--- Given text ---

Career highlights and awards
- 3× World Series champion (2007, 2017, 2018);

= Alex Cora =

Puerto Rican baseball player and manager (born 1975)

Jose Alexander Cora (born October 18, 1975) is a Puerto Rican professional baseball manager and former infielder who most recently managed the Boston Red Sox in Major League Baseball (MLB). He previously played in MLB for 14 seasons with the Red Sox, Los Angeles Dodgers, Cleveland Indians, New York Mets, Texas Rangers, and Washington Nationals.

After retiring as a player, Cora served as the bench coach for the Houston Astros when they won their first World Series title in 2017. Cora was named Boston's manager the following season, winning a franchise-best 108 games and leading the team to victory in the 2018 World Series. He is the fifth MLB manager to win the World Series in his first season and the first Puerto Rican manager of a World Series-winning team.

Following the 2019 season, Cora was implicated in a sign-stealing scandal during his time with the Astros. Amid an investigation to determine if he took part in another sign-stealing scandal with the Red Sox, Cora and the Red Sox mutually agreed to part ways before the 2020 season. Cora was subsequently suspended through the 2020 playoffs for his role in the Astros' scandal. After his suspension ended, he returned to the Red Sox as their manager for the 2021 season. The Red Sox fired Cora during the 2026 season.

---

> What to work on:
1. List every Major League Baseball team that the Alex Cora passage says he played for.
2. Transcribe a part of the Alex Cora passage word for word. Begin at the words "Following the 2019", and stop after "the 2026 season.".

--- Extracted records ---

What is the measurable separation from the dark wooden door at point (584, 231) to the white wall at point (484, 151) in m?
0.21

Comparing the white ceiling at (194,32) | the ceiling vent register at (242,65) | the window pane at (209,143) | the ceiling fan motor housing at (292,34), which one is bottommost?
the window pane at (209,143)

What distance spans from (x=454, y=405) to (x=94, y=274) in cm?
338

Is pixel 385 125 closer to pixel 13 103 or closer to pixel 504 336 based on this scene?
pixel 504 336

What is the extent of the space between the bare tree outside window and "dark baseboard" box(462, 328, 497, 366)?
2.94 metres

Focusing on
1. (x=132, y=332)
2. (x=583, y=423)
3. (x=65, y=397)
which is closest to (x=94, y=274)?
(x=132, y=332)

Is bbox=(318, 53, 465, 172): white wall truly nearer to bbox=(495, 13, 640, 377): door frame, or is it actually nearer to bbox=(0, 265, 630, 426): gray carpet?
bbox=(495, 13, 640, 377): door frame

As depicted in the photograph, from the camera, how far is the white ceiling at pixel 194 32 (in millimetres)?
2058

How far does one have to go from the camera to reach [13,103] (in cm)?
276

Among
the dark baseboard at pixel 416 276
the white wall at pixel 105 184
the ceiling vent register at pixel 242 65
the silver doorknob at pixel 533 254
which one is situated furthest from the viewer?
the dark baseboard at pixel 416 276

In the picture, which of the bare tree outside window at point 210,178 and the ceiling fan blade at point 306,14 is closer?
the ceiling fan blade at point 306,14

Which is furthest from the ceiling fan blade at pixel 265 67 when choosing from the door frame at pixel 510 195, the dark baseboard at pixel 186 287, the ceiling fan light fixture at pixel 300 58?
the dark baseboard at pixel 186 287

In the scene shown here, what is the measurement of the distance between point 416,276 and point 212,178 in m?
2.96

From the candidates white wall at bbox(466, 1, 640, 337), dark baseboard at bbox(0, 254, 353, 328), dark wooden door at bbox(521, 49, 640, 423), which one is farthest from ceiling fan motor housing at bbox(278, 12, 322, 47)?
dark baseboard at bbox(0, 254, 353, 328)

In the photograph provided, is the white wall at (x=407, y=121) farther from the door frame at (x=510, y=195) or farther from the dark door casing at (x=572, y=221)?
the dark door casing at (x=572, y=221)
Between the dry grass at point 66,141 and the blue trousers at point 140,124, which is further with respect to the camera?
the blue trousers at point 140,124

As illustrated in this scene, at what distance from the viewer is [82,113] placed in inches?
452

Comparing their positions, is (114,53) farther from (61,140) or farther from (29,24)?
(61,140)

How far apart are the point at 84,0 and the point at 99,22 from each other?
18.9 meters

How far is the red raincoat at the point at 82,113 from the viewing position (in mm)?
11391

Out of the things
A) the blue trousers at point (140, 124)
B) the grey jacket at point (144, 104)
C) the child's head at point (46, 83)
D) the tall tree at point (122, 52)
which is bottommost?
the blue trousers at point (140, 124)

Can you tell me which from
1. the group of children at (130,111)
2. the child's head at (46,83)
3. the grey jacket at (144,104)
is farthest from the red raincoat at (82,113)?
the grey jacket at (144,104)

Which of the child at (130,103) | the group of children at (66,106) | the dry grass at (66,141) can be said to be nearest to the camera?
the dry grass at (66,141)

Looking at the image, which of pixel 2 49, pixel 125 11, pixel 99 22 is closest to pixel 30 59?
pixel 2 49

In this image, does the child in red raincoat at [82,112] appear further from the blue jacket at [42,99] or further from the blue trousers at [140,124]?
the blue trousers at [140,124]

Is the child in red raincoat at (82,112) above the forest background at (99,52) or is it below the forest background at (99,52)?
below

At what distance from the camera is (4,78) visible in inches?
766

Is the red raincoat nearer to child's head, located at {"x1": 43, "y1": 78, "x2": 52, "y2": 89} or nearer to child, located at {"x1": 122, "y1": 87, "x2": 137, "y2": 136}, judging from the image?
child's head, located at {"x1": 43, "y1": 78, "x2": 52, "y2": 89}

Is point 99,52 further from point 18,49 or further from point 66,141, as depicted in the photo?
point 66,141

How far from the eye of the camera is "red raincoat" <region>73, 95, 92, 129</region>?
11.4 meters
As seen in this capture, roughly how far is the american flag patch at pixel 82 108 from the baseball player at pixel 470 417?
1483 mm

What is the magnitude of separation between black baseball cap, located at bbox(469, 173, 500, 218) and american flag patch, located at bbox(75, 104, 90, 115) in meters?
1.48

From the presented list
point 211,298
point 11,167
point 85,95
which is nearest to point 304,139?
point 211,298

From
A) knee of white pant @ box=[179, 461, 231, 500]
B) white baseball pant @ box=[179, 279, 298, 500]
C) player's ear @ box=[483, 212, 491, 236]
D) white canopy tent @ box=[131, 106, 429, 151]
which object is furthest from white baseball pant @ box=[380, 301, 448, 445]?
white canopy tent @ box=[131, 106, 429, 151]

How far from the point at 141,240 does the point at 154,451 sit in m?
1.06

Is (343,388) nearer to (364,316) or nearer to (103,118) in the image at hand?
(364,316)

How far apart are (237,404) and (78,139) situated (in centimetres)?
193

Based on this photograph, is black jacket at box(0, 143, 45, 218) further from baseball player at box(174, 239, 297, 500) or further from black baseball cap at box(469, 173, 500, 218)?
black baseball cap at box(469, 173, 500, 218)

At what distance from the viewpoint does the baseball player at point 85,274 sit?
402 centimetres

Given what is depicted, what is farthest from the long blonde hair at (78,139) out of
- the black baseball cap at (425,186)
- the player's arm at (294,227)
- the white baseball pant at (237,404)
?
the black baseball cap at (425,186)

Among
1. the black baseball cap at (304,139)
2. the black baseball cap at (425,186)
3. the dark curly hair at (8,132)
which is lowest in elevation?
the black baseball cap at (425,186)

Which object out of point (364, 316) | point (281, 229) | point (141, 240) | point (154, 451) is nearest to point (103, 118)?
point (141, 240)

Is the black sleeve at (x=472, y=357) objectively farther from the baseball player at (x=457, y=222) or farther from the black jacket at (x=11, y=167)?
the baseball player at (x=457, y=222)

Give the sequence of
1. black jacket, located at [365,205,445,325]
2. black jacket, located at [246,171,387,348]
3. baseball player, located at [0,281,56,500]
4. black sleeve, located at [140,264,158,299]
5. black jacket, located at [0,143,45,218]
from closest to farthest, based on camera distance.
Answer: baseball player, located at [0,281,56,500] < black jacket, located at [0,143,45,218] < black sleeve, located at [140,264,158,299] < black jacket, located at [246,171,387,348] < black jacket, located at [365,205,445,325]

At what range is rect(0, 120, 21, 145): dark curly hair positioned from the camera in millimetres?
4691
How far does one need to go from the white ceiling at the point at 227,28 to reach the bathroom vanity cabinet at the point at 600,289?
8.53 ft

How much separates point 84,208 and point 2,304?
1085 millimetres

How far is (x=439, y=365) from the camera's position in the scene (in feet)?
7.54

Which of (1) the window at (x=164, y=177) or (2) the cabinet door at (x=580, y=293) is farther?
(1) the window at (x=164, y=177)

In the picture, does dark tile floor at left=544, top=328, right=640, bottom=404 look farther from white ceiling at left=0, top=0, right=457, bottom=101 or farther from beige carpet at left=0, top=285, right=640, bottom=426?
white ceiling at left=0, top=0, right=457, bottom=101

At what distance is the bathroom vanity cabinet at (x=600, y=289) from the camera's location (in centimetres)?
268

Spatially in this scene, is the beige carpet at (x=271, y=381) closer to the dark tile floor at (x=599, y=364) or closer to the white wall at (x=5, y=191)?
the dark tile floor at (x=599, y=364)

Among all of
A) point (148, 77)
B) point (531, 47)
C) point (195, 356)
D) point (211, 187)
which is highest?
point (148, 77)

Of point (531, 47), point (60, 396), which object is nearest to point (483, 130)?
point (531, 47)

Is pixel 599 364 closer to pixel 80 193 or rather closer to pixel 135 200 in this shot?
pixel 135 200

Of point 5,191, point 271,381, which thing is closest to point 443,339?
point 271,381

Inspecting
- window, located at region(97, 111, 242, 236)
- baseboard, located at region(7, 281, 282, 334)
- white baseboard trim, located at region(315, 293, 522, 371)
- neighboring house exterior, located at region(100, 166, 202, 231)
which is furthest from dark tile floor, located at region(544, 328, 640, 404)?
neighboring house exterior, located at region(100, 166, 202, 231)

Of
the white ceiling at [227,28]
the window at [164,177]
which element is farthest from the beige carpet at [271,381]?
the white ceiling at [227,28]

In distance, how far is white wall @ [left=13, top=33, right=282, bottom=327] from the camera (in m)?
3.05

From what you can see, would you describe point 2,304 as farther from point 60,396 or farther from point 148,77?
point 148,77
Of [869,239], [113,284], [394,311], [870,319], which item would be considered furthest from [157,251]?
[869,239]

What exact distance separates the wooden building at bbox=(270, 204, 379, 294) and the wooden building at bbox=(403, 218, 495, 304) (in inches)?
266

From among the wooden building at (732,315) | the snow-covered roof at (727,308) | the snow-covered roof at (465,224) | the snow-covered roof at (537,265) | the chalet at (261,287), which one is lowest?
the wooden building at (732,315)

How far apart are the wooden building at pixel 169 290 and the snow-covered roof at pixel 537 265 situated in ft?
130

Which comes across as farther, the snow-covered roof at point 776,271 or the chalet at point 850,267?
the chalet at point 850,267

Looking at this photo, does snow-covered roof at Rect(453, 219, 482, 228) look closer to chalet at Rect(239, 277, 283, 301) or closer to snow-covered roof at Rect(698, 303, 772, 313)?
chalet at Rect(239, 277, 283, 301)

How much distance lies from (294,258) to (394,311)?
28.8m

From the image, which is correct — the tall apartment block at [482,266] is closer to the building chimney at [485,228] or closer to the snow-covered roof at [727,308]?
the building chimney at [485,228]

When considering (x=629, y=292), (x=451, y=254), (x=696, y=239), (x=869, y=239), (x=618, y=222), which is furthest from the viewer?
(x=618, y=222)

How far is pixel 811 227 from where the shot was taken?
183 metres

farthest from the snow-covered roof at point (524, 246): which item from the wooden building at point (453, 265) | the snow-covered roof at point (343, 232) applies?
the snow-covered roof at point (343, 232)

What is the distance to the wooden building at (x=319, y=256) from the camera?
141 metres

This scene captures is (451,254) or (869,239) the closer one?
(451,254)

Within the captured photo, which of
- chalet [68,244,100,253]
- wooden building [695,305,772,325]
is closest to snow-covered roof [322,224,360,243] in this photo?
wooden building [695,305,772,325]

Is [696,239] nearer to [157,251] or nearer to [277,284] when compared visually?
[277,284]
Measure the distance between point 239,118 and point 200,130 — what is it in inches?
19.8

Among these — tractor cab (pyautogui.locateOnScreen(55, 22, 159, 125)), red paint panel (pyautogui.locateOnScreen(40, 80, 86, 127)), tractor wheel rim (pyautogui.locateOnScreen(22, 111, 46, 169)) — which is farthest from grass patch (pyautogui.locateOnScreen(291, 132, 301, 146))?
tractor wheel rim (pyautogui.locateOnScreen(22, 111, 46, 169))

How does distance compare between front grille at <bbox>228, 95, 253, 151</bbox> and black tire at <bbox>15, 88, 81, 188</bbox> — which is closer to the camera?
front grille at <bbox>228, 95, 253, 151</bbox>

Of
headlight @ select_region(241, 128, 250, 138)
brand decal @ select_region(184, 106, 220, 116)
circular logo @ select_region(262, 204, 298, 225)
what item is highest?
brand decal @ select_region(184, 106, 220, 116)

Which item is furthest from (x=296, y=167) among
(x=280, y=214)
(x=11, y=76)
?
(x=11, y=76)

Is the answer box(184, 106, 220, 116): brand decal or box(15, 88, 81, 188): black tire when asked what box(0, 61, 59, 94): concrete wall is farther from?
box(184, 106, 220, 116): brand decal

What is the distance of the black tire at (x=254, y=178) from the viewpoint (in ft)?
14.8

---

> Responses by item number:
1. Boston Red Sox, Los Angeles Dodgers, Cleveland Indians, New York Mets, Texas Rangers, Washington Nationals

2.
Following the 2019 season, Cora was implicated in a sign-stealing scandal during his time with the Astros. Amid an investigation to determine if he took part in another sign-stealing scandal with the Red Sox, Cora and the Red Sox mutually agreed to part ways before the 2020 season. Cora was subsequently suspended through the 2020 playoffs for his role in the Astros' scandal. After his suspension ended, he returned to the Red Sox as their manager for the 2021 season. The Red Sox fired Cora during the 2026 season.